Doublestash flitted in. “That’s a conspiracy theory! It’s nothing more than a stupid game show played up for TV. That’s all that it is.”

“I don’t know, chief, looks pretty real to me... People die... Apparently, the government’s gnarly hand is behind it... They kidnap people, delinquents, and force their friends or family to save them. It’s like a human sacrifice thing.”

“Shut your trap!” Doublestash slammed the whiteboard. The sound reverberated. The kids winced.

“Nobody knows what happens in that tower except for the folks who work in that tower... What makes you think you know better?”

Something had gotten into Doublestash... A dark aura hovered about him, and his eyes glowed in white.
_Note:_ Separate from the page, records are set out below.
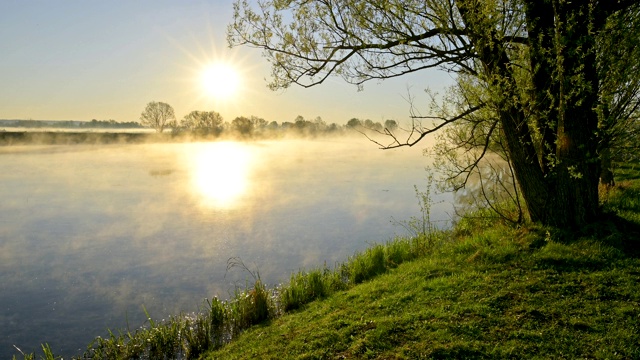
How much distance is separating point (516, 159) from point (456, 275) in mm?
3848

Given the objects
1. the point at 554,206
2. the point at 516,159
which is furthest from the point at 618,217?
the point at 516,159

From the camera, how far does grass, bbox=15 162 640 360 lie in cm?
557

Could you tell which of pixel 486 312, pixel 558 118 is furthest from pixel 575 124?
pixel 486 312

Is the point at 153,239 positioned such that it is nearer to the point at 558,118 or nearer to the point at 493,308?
the point at 493,308

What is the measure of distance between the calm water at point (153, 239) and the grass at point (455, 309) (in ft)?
6.00

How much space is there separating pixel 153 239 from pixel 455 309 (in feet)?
44.5

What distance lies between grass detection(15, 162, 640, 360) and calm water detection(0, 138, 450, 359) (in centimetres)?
→ 183

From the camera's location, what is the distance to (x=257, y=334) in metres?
7.86

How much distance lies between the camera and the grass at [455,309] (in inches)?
219

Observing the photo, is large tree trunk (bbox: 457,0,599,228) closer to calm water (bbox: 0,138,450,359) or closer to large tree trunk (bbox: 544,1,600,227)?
large tree trunk (bbox: 544,1,600,227)

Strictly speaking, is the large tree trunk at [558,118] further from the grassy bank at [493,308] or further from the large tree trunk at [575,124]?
the grassy bank at [493,308]

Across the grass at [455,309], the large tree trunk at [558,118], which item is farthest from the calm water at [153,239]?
the large tree trunk at [558,118]

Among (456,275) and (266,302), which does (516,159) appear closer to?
(456,275)

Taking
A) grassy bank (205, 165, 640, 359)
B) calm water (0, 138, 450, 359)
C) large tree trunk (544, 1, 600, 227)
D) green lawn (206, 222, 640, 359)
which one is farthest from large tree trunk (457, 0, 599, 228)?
calm water (0, 138, 450, 359)
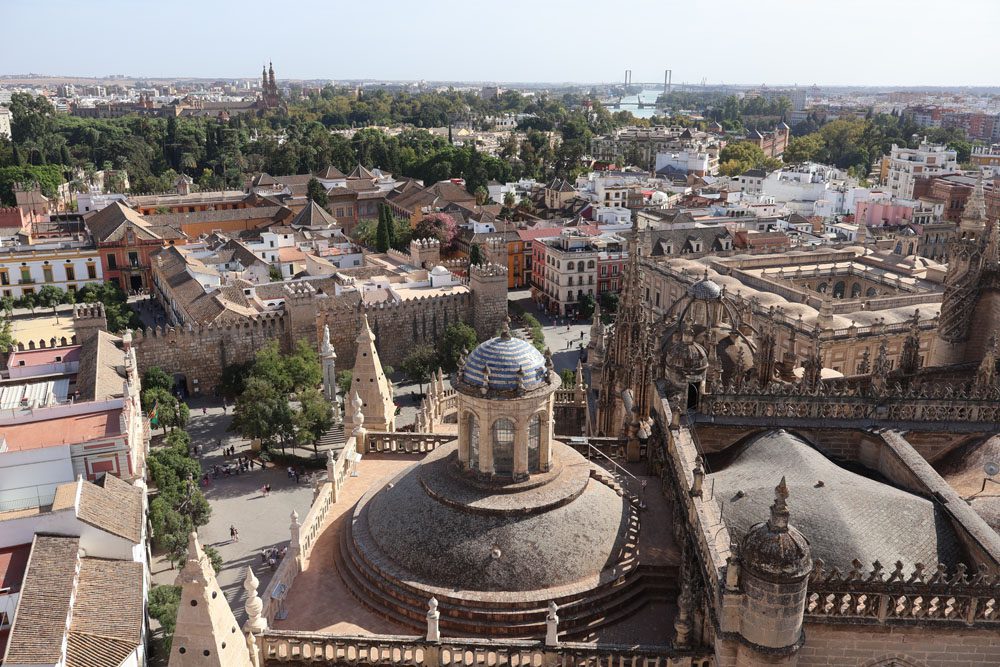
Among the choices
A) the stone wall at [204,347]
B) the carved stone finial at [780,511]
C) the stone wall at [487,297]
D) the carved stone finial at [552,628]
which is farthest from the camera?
the stone wall at [487,297]

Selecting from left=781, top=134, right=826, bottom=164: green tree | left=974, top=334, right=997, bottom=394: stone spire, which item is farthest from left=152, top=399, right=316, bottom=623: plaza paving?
left=781, top=134, right=826, bottom=164: green tree

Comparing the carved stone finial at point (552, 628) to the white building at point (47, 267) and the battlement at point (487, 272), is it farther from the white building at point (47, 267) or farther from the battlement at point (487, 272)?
the white building at point (47, 267)

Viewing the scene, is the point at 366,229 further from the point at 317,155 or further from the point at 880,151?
the point at 880,151

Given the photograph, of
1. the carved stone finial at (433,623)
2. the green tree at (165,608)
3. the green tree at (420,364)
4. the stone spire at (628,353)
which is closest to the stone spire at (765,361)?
the stone spire at (628,353)

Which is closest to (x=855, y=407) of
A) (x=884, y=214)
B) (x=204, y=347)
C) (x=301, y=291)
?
(x=301, y=291)

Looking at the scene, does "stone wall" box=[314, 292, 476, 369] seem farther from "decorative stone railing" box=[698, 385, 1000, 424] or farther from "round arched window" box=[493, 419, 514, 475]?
"round arched window" box=[493, 419, 514, 475]
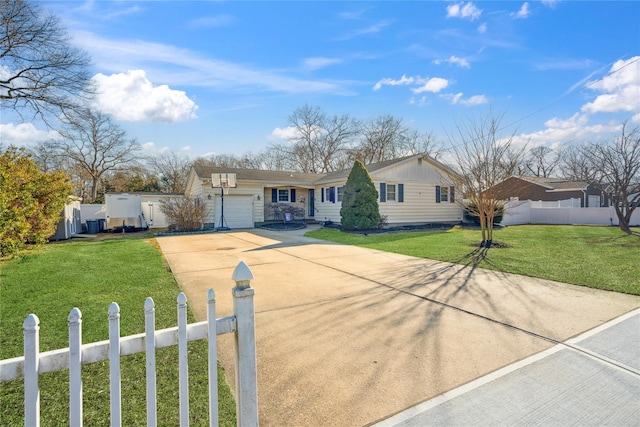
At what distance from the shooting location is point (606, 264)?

Serverboy swallowed. He was being mad-dogged to hell. Then Doublestash came to, and got to sandpapering the side of his forehead. Then he smiled like nothing had just happened.

“Listen ... what I said about society, I didn’t mean it... I ... ignited your imaginations, that’s all. Heh... I’m sure nothing happens in that tower. Society is fine, it’s just all we hear are bad news... Well, sorry I went off on you.” He wasn’t very convincing. He was bobbing his head left and right, sucking in his lower lip, grasping for straws as he stammered through his speech. The kids just stood there, watching him incredulously. There was an awful silence.

Doublestash bobbed his head and sucked in his lower lip for some extra painful seconds, then spoke with a sigh. “All right... I think it’s about time we wrap this up.” He clapped his hands. “No point going too deep with a shard. I don’t wanna have to explain everything again.”

“A shard?” asked the siblings.

“A full squad is made of 12 soldiers. When we have less than 12, we call that a shard.”

“So we need more members,” said Serverboy, now in high spirits.

Doublestash smirked. “Let’s go recruit them!”